Jack ließ sie nicht ausreden. Einen Schritt vortretend, ergriff er ihre Hand und flüsterte bittend:

»Hören Sie mich, beste Frau, und helfen Sie einer Unglücklichen, die ohne Sie verloren ist.«

»Aber, Jack – ich begreife Euch nicht -«, rief die alte Dame aufs äußerste erstaunt. »Mein Mann hat ihr ja schon seinen Schutz versprochen, und das arme Mädchen...«

»Ist eine Sklavin«, sagte Jack, und Mrs. Poleridge hätte bald einen Schrei ausgestoßen.

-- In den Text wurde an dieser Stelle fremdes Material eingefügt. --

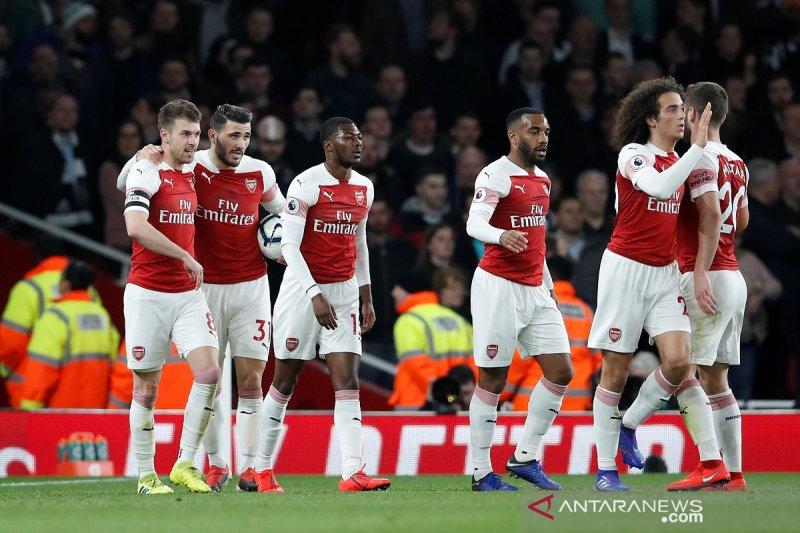 Arsenal menang masuk tiga besar, gusur Spurs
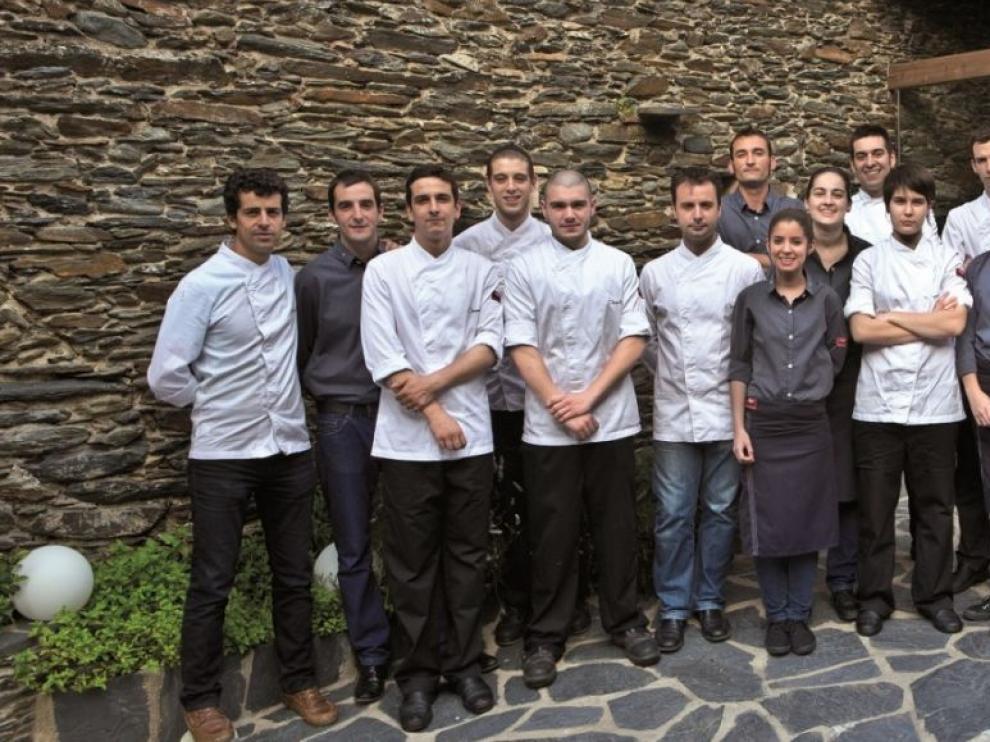 El restaurante Compartir nació de la mano de Mateu Casañas, Eduard Xatruch y Oriol Castro en abril de 2012.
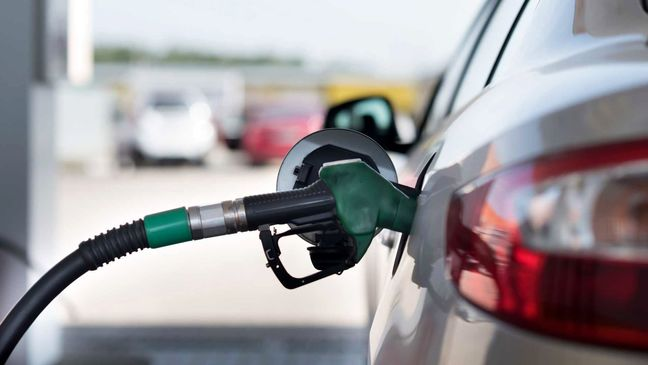 Iran: Gasoline Rationing Did Not Eliminate Smuggling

Ihr Blick flog dabei nach der Unglücklichen hinüber; als er aber auf dem bleichen Antlitz der Armen haftete, sagte sie rasch:

»Unsinn, Mann, die ist so weiß wie Ihr und ich...«

»Und doch Sklavin«, stöhnte Jack, »aber hören Sie alles und urteilen Sie dann selbst... »Und mit hastigen, aber klaren, einfachen Worten erzählte er jetzt der die Hände in Angst und Bestürzung faltenden Frau die ganzen Erlebnisse des heutigen Tages, von denen er Zeuge gewesen war und die das Mädchen wahrscheinlich zu verzweifelter Flucht getrieben hatten.